Cette réponse ouvre des perspectives à Imbert, même s’il n’y voit pas encore clair. Il répond à Pittet : « Si on peut utiliser l’alcool à la fois pour l’hygiène des mains et pour la désinfection du point d’injection, cela change tout. »

Dès lors, la graine n’a plus qu’à germer. Accompagné d’un groupe d’auto support d’usagers de drogue et de l’inserm de Marseille, il rencontre l’équipe de Pittet à Genève. Reste un problème : les usagers ont un bras immobilisé et ne se piquent qu’avec leur main libre. Comment pratiquer la friction d’une seule main ? Le hasard fait bien les choses : la méthode « le bout des doigts d’abord » est publiée au moment au Imbert se pose cette question. Si les usagers réussissent à se désinfecter ne serait-ce que le bout des doigts, ce sera un immense progrès. L’équipe des HUG démontre alors que quinze secondes de friction suffisent contre les très fréquents Staphylococcus aureuset Escherichia coli. Imbert et son équipe inventent alors une capsule de solution hydroalcoolique que les usagers perforent d’un doigt de leur main libre. L’alcool coule sur leurs doigts, puis leur main, qu’ils frictionnent en fermant les doigts et les frottant les uns contre les autres.

L’inserm de Marseille mène en 2009 auprès de soixante usagers de drogue (ASUD à Nîmes, Nouvelle-Aube à Marseille et AIDES à Béziers) l’étude d’acceptabilité de la friction hydroalcoolique. « Au début des tests, je n’étais pas très confiant. Le plus souvent les toxicomanes ont les mains sales. Et la friction hydroalcoolique est supposée fonctionner sur les mains propres. »

Lors de l’analyse des résultats, c’est la stupéfaction. Outre la très bonne observance mesurée, le nombre d’abcès est divisé par trois, preuve que la méthode bout des doigts d’abord reste efficace sur des mains souillées, ce qui est une surprise et une bonne nouvelle pour la communauté au sens large. Hors des hôpitaux, la friction hydroalcoolique est efficace même après une semaine de crapahutage dans la nature ou après une séance de bricolage.

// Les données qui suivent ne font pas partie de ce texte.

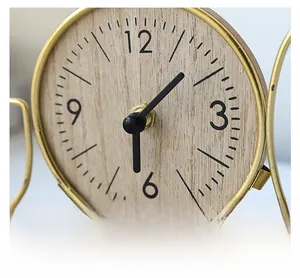Detail of modern iron clock with gold frame and wooden dial featuring metallic hands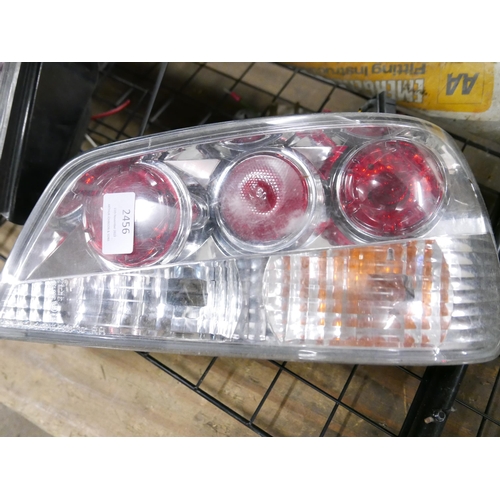 2456 - A set of Peugeot 306 rear headlights, a trailer board with power cable, a metal dog guard and an eme... 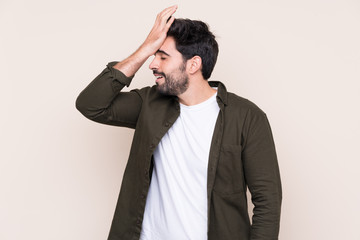 Young handsome man with beard over isolated background has realized something and intending the solution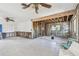 Renovated living room with exposed beams, updated windows, and a clean, modern design at 1516 Massachusetts Ne Ave, St Petersburg, FL 33703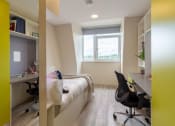 Thumbnail 16 of 50 - a bedroom with a bed and desk in a 555 waverly unit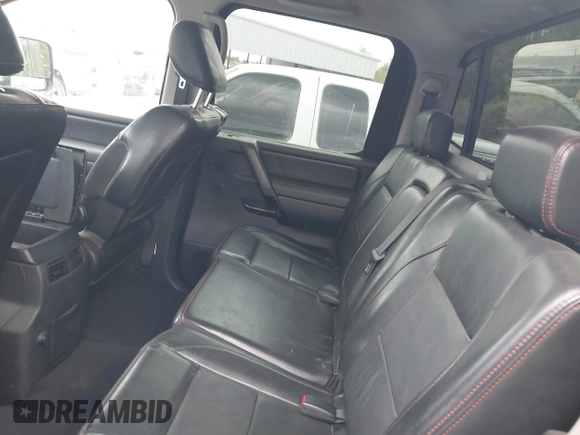 2011 Nissan Titan Pro-4X with VIN 1N6BA0EC3BN320795, listed as a IAAI auction lot 41868113 with 183,919 mi miles and . Bid and sale history available at DreamBid. Image 19.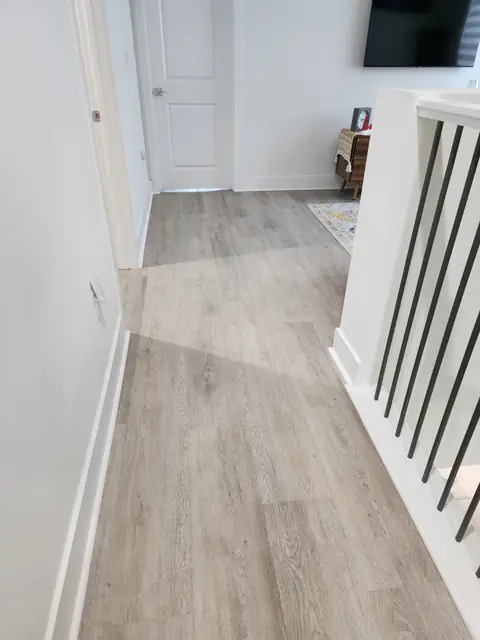 Upstairs hallway with LVP running past the stair railing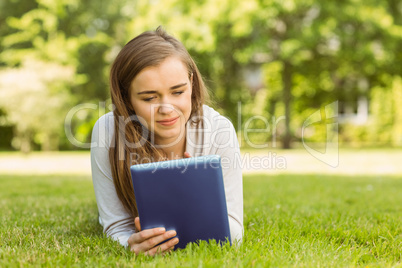 University student lying and using tablet pc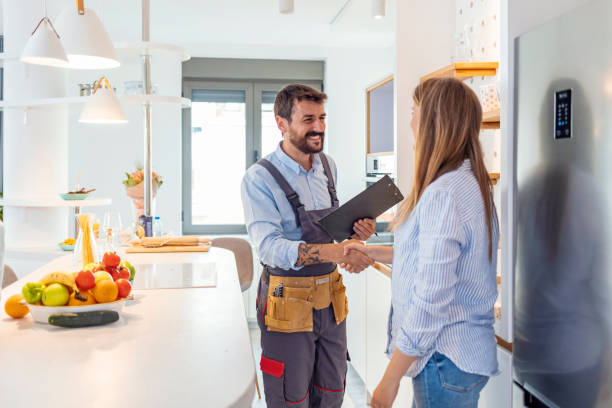 It's a pleasure doing business with you Young Woman Shaking Hands To Male Plumber With Clipboard In Kitchen Room plumbing services stock pictures, royalty-free photos & images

« Nous allons devoir refaire avec les usagers des drogues le parcours qu’a fait Pittet avec les infections liées aux soins, résume Imbert. Changer de système, adapter la méthode multimodale, demander le support des institutions… en commençant par les chercheurs, qui vont lancer une grande étude randomisée, comportant plusieurs centaines d’usagers de drogues avec groupe témoin, pour confirmer les résultats et les étendre au plus grand nombre. »

Ce pas de côté nous démontre que la friction hydroalcoolique peut et doit sortir de l’hôpital et irriguer la communauté. Il faut adapter les règles, les réinventer, nous avons tous à y gagner, nous pouvons tous sauver des vies.